◆ Given task ◆
Please print each of the following rows verbatim, with no changes.

◆ Data in this exercise ◆
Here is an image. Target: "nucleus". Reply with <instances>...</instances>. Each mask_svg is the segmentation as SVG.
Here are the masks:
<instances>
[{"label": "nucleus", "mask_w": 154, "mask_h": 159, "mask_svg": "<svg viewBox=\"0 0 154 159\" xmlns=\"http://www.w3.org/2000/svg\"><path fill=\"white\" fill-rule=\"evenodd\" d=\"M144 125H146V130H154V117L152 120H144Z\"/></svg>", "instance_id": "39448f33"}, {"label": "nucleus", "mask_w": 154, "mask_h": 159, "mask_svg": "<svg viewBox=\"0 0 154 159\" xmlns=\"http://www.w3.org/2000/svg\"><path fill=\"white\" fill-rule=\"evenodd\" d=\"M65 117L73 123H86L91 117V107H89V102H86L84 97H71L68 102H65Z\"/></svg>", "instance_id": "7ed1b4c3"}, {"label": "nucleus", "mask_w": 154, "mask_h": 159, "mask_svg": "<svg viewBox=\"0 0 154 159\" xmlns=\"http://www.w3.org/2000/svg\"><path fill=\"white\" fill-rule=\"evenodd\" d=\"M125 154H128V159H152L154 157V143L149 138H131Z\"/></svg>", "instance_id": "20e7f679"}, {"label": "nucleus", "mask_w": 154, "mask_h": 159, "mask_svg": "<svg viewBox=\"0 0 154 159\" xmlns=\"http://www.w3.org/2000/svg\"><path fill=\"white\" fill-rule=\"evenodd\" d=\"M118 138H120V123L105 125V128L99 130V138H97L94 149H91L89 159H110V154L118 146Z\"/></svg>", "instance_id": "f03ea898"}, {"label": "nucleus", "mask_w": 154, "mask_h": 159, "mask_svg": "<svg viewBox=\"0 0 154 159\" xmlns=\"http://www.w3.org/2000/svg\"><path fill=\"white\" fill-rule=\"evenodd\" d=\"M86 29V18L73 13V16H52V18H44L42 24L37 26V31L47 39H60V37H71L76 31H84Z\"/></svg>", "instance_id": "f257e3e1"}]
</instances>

◆ Task result ◆
Here is an image. Target: "nucleus". Reply with <instances>...</instances>. Each mask_svg is the segmentation as SVG.
Here are the masks:
<instances>
[{"label": "nucleus", "mask_w": 154, "mask_h": 159, "mask_svg": "<svg viewBox=\"0 0 154 159\" xmlns=\"http://www.w3.org/2000/svg\"><path fill=\"white\" fill-rule=\"evenodd\" d=\"M144 125H146V130H154V117L152 120H144Z\"/></svg>", "instance_id": "39448f33"}, {"label": "nucleus", "mask_w": 154, "mask_h": 159, "mask_svg": "<svg viewBox=\"0 0 154 159\" xmlns=\"http://www.w3.org/2000/svg\"><path fill=\"white\" fill-rule=\"evenodd\" d=\"M65 117L73 123H86L91 117V107H89V102H86L84 97H71L68 102H65Z\"/></svg>", "instance_id": "7ed1b4c3"}, {"label": "nucleus", "mask_w": 154, "mask_h": 159, "mask_svg": "<svg viewBox=\"0 0 154 159\" xmlns=\"http://www.w3.org/2000/svg\"><path fill=\"white\" fill-rule=\"evenodd\" d=\"M125 154H128V159H152L154 157V143L149 138H131Z\"/></svg>", "instance_id": "20e7f679"}, {"label": "nucleus", "mask_w": 154, "mask_h": 159, "mask_svg": "<svg viewBox=\"0 0 154 159\" xmlns=\"http://www.w3.org/2000/svg\"><path fill=\"white\" fill-rule=\"evenodd\" d=\"M118 138H120V123L105 125V128L99 130V138H97L94 149H91L89 159H110V154L118 146Z\"/></svg>", "instance_id": "f03ea898"}, {"label": "nucleus", "mask_w": 154, "mask_h": 159, "mask_svg": "<svg viewBox=\"0 0 154 159\" xmlns=\"http://www.w3.org/2000/svg\"><path fill=\"white\" fill-rule=\"evenodd\" d=\"M86 29V18L73 13V16H52V18H44L42 24L37 26V31L47 39H60V37H71L76 31H84Z\"/></svg>", "instance_id": "f257e3e1"}]
</instances>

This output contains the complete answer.